Question

tanh z is an analytic function? If analytic means how to prove this.

Answer 1

I assume you mean analytic function as a complex function (so a holomorphic function). We can rewrite tanh as follows:
\[ \tanh(a+bi)=\frac{e^{a+bi}-e^{-(a+bi)}}{e^{a+bi}+e^{-(a+bi)}} \]
Now either you can argue that since the complex exponential is analytic the expression to the right must be analytic and hence tanh is analytic. Or you can explicitly show that it is holomorphic by putting it into some form \(\tanh(a+bi)=u(a,b)+iv(x,y)\), i.e. split it into real and imaginary parts.
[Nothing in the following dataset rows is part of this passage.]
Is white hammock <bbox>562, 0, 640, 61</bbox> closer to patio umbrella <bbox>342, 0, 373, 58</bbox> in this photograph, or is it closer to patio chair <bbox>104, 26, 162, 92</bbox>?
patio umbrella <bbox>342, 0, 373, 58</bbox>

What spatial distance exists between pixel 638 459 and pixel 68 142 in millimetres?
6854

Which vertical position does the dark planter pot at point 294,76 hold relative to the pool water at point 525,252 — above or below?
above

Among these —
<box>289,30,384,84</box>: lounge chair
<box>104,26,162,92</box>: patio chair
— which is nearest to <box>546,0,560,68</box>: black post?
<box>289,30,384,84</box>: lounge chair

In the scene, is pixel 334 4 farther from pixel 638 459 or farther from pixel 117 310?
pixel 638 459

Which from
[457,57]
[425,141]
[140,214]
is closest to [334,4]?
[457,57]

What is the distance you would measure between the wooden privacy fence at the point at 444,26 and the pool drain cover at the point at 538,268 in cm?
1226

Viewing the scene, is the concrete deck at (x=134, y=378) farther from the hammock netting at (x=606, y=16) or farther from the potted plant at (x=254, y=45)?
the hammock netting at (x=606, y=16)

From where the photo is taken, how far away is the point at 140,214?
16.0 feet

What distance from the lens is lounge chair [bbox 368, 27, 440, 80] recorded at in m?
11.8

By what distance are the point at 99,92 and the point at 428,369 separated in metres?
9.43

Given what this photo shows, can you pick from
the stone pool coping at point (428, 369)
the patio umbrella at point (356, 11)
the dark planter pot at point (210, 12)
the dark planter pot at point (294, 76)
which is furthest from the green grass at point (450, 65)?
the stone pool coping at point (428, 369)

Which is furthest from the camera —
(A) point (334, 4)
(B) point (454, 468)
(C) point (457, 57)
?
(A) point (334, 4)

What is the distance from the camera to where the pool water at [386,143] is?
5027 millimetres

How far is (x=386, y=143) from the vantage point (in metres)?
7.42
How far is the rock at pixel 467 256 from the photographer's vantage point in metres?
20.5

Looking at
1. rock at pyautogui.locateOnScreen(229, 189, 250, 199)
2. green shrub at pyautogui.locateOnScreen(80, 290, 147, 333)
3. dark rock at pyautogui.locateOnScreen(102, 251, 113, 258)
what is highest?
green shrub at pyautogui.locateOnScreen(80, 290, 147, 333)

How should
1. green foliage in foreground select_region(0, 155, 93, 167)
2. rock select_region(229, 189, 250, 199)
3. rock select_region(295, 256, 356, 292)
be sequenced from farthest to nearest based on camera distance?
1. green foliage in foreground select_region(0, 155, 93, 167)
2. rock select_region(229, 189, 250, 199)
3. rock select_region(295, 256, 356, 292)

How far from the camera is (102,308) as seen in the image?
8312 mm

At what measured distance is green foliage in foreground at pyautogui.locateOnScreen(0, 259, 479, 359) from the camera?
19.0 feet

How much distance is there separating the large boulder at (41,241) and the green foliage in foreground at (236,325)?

Now to show that it is holomorphic, you can show that it satisfies the Cauchy-Riemann equations:
\[ \frac{\partial u}{\partial x}=\frac{\partial v}{\partial y} \]
and
\[ \frac{\partial u}{\partial y}=-\frac{\partial v}{\partial x}.\]

Answer 2

One easiest way of breaking up \(\tanh(a+bi)\) to real and imaginary parts would probably be to use that it's sinh/cosh, then use the identities
\[ \sinh(a+bi)=\sinh(a)\cos(b)+i\cosh(a)\sin(b) \\
\cosh(a+bi)=\cosh(a)\cos(b)+i\sinh(a)\sin(b)\]
You would have to extend the resulting fraction by the complex conjugate of the denominator and then simplify, that should break it up into real and imaginary parts. Now show that the Cauchy-Riemann equations hold for the real and imaginary parts (\(u\) and \(v\)).

Answer 3

tanh x+i tanh y is an analytic or not. if not means where the point are not analytic becomes?